__Excerpts from a dataset__.
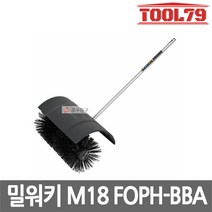 밀워키 M18 FOPH-BBA 퀵락 예초기 롤러브러쉬 어태치먼트 작업범위584mm 파워헤드 18V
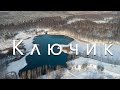 Путешествие по России. Поездка на озеро Ключик. Нижегородская область. Ворсма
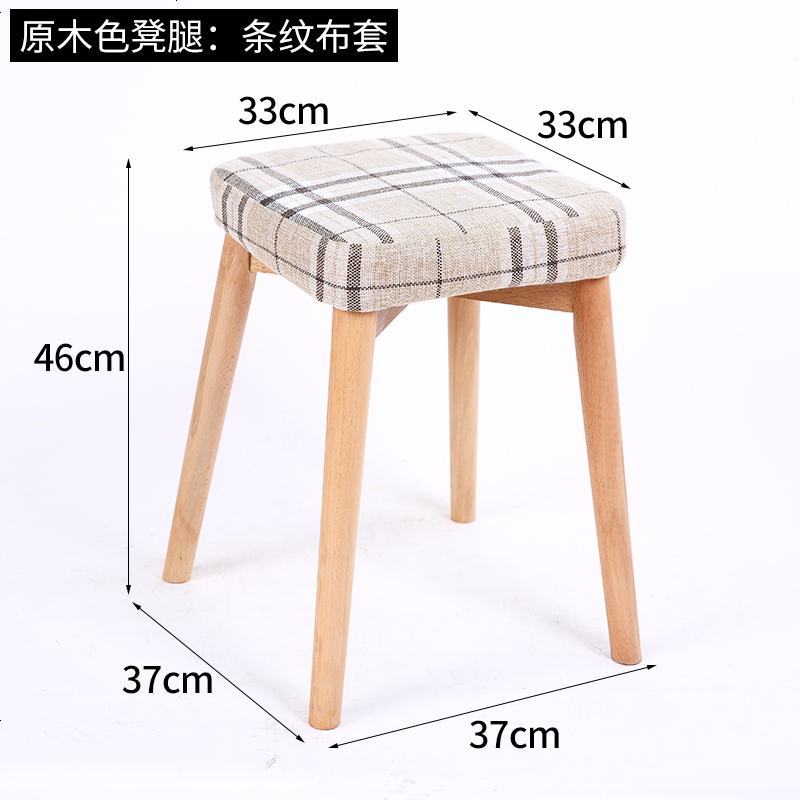 实木小凳子创意客厅餐椅凳方凳布艺梳妆凳时尚化妆凳板凳家用凳_418_836 原木色_条纹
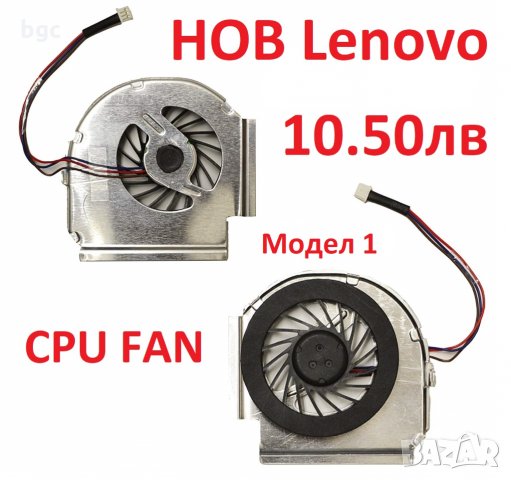 Нов Вентилатор за IBM Lenovo Thinkpad MCF-221PAM05 45N6141 45N6140 , снимка 6 - Части за лаптопи - 26802430
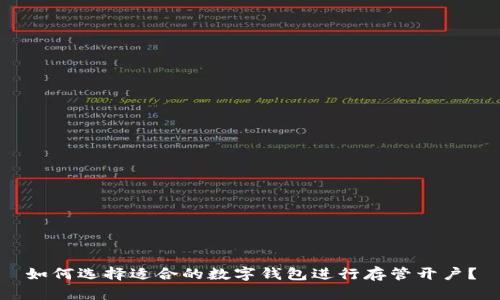 如何选择适合的数字钱包进行存管开户？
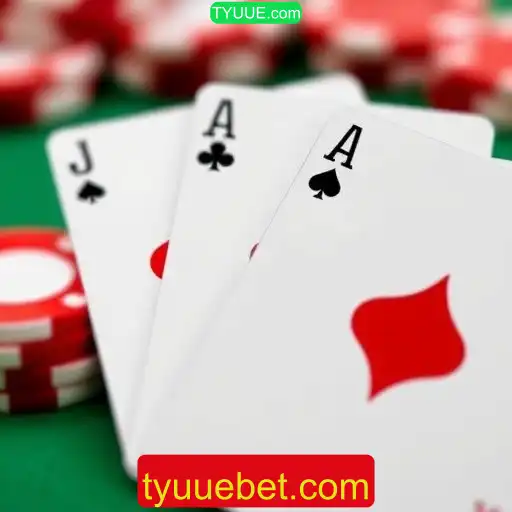 Blackjack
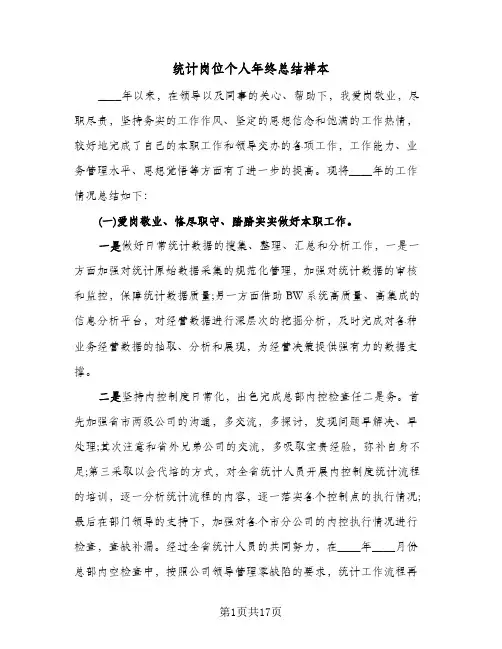 统计岗位个人年终总结样本（5篇）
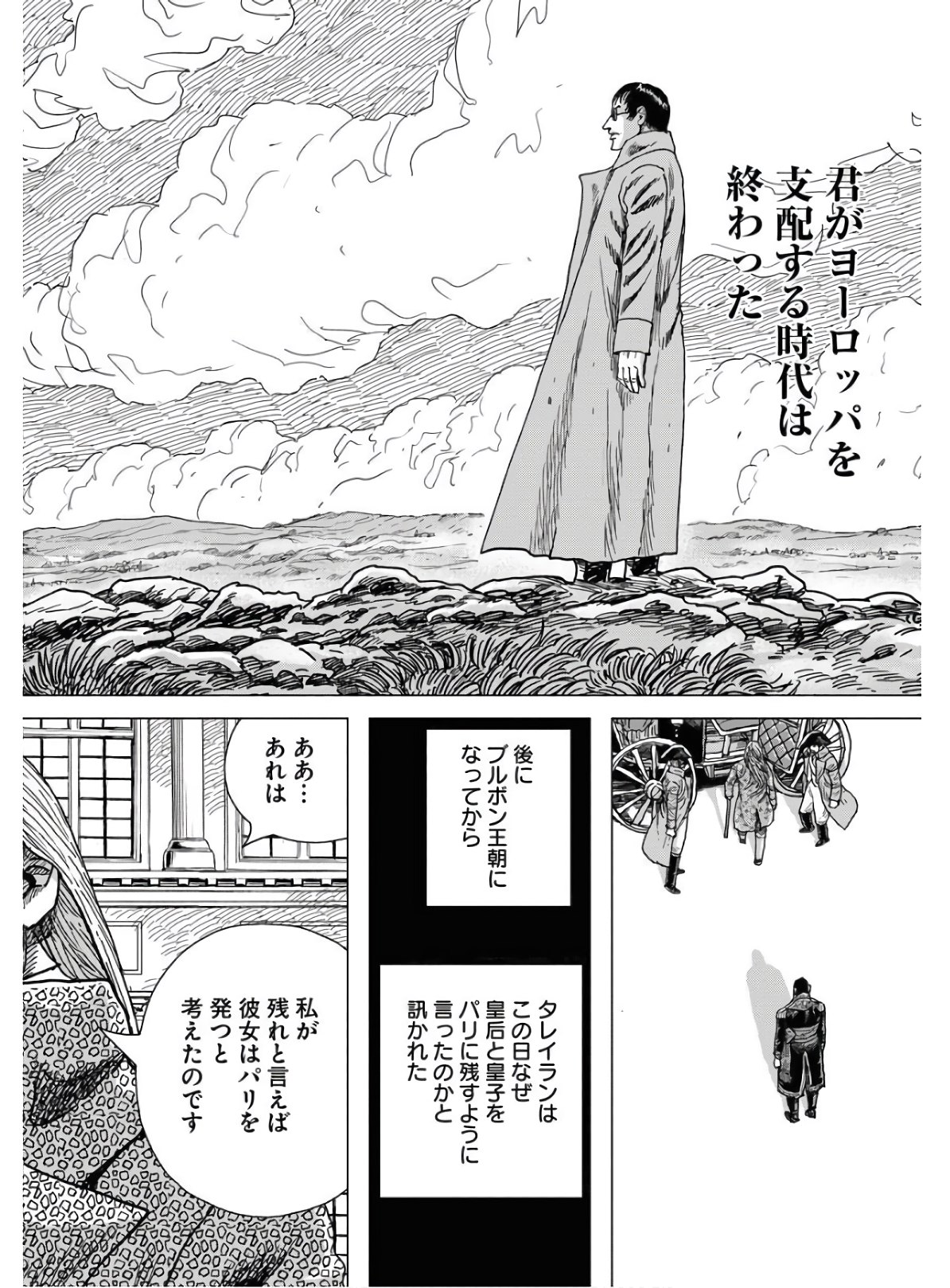 Napoleon - Hadou Shingeki  Chap 121 - Pic 18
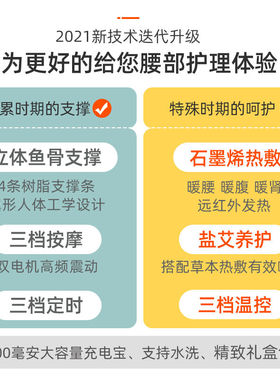 电加热护腰带女士腰部姨妈神器按摩充电热敷保暖腰托男冬季按摩经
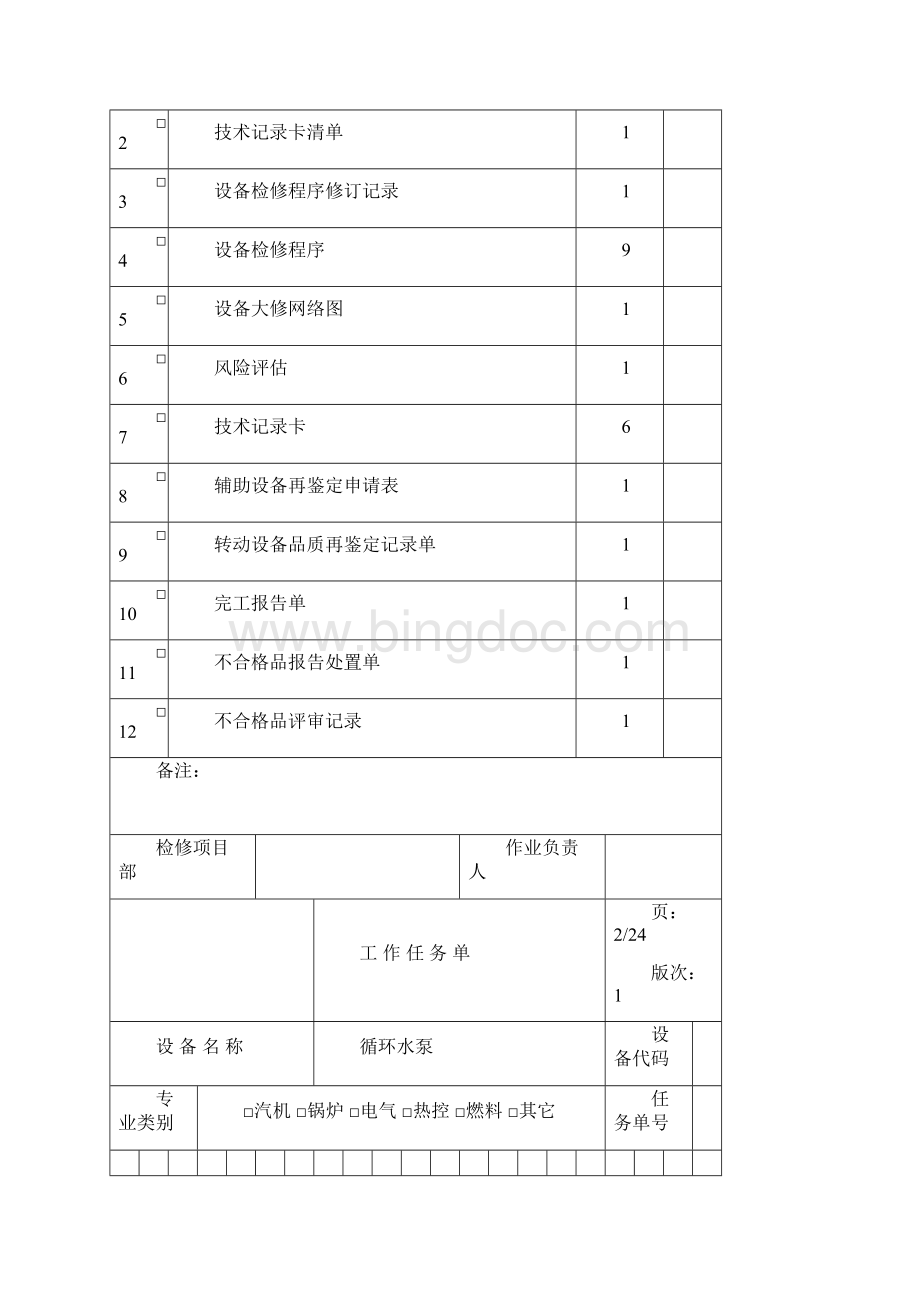 循环水泵检修文件资料包Word文件下载.docx_第2页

__PROBLEM__. Copy out each row above word for word, and leave out the pictures.

__YOUR SOLUTION__.
 밀워키 M18 FOPH-BBA 퀵락 예초기 롤러브러쉬 어태치먼트 작업범위584mm 파워헤드 18V
 Путешествие по России. Поездка на озеро Ключик. Нижегородская область. Ворсма
 实木小凳子创意客厅餐椅凳方凳布艺梳妆凳时尚化妆凳板凳家用凳_418_836 原木色_条纹
 Нов Вентилатор за IBM Lenovo Thinkpad MCF-221PAM05 45N6141 45N6140 , снимка 6 - Части за лаптопи - 26802430
 如何选择适合的数字钱包进行存管开户？
 Blackjack
 统计岗位个人年终总结样本（5篇）
 Napoleon - Hadou Shingeki  Chap 121 - Pic 18
 电加热护腰带女士腰部姨妈神器按摩充电热敷保暖腰托男冬季按摩经
 循环水泵检修文件资料包Word文件下载.docx_第2页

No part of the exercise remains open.